20. No Exército, a indenização das economias de víveres das UU AA será realizada pelos Estabelecimentos de Subsitência pelo preço da última aquisição - preço de compra - de cada artigo da tabela de rações, até o limite que serviu de base ao cálculo desta tabela de valores. Tais valores-base serão publicados no Boletim Interno dios citados órgãos, após entendimentio com a Diretoria de Subsistência.

21. No saque das etapas deverá ser observada a terminologia constante do art. 1º e seu parágrafo único da portaria nº 1.385, de 26 de junho de 1959 (D.O. de 1-7-59).

22. As organizações de subsistência e reembolsáveis do Exército, Marinha e Aeronáutica poderão suprir-se reciprocamente.

23. O asilado, quando internado em organizações hospitalares, terá direito à alimentação por conta do Estado (art. 305 do C. V. V. M.).

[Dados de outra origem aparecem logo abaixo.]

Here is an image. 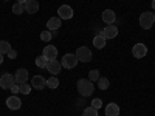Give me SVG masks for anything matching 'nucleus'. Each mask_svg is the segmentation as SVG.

24. Na Marinha e na Aeronáutica, a critério dos respectivos titulares, poderá ser criado no corrente ano o fundo de estocagem do Serviço de Subsistência e Auxílio aos Reembolsáveis, no valor de 3% e nos moldes existentes no Exército, conforme o nº 18 das presentes instruções.

25. O pagamento em dinheiro do valor das etapas (simples, duplas ou tríplices), devidos aos Subtenentes, Suboficiais e Sargentos das Fôrças Armadas não poderá ultrapassar 40% dos vencimentos do Subtenente (§ 1º do art. 4º da Lei nº 3.783, de 30-7-60).